Facebook recently rolled out its entry in the World’s Biggest Chatbot sweepstakes. In keeping with the company’s social-networking dominance, the bot is designed to excel at chitchat on any subject.

What’s new: Led by Stephen Roller, Facebook researchers built Generative BST, a transformer-based model comprising up to 9.4 billion parameters. They trained the bot on their own BlendedSkillTalk dataset of 5,000 conversations among 2,500 people who were instructed to be knowledgeable, empathetic, and generous with personal details.

Key insight: The keys to small talk are personality, knowledge, empathy, and balancing response length (too short shows lack of interest, too long betrays poor listening). BlendedSkillTalk is designed to teach the first three traits. Finding the right response length is a matter of generation strategy.

How it works: Many chatbots generate a set of potential responses and score the best one in a technique known as retrieval. In contrast, generative language models create responses one token at a time, often producing dull or repetitive output. Generative BST combines these approaches in a method called retrieve and refine.

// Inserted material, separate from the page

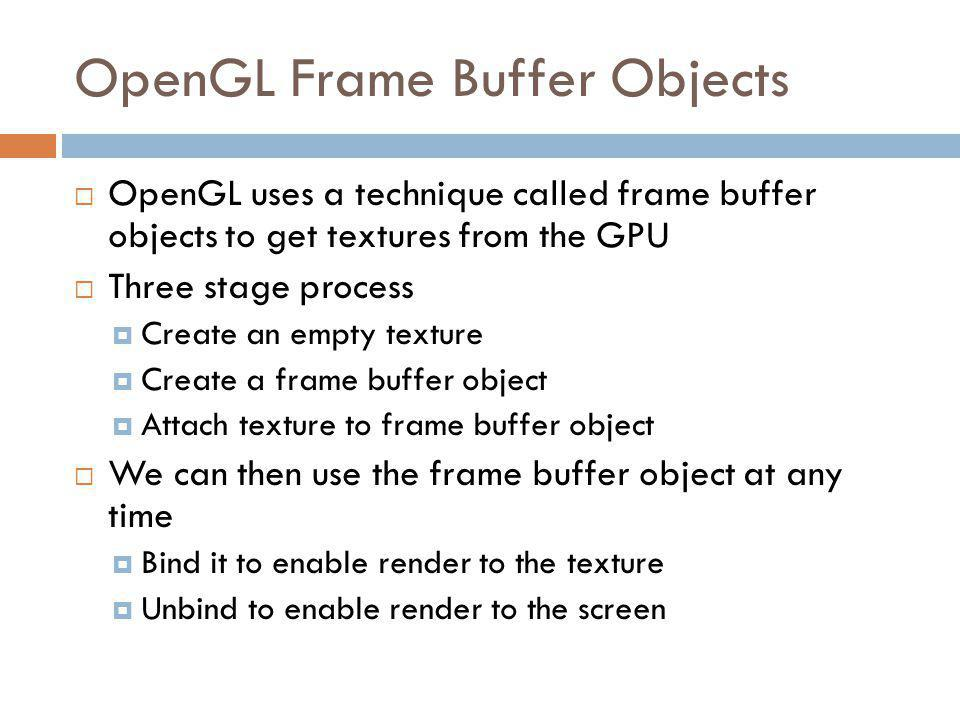 OpenGL Frame Buffer Objects OpenGL uses a technique called frame buffer objects to get textures from the GPU Three stage process Create an empty texture Create a frame buffer object Attach texture to frame buffer object We can then use the frame buffer object at any time Bind it to enable render to the texture Unbind to enable render to the screen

  • The retriever network reads human dialogue turn by turn and learns to choose actual responses from responses sampled at random. The generator learns to re-create actual responses based on earlier turns.
  • The retriever predicts minimum response lengths to ensure that they’re conversationally appropriate and discourage repetitive output.
  • The generator uses beam search to generate a variety of related responses. It creates a set of initial tokens and then adds tokens one at a time based on the context generated so far.
  • At inference, Generative BST selects the most likely candidate based on the conversation to that point.

Results: Human judges scored the performance of Generative BST and Google’s Meena (see “Toward Open-Domain Chatbots” above) according to Acute-Eval, a chatbot benchmark also developed by Facebook. Sixty-five percent of judges found Generative BST more human-like, while 75 percent found it more engaging. The researchers experimented with various techniques to build variants with different skills. For instance, 70 percent of judges found the version called BST Unlikelihood, which used a different generation approach, more human-like than Meena, but only 64 percent found it more engaging.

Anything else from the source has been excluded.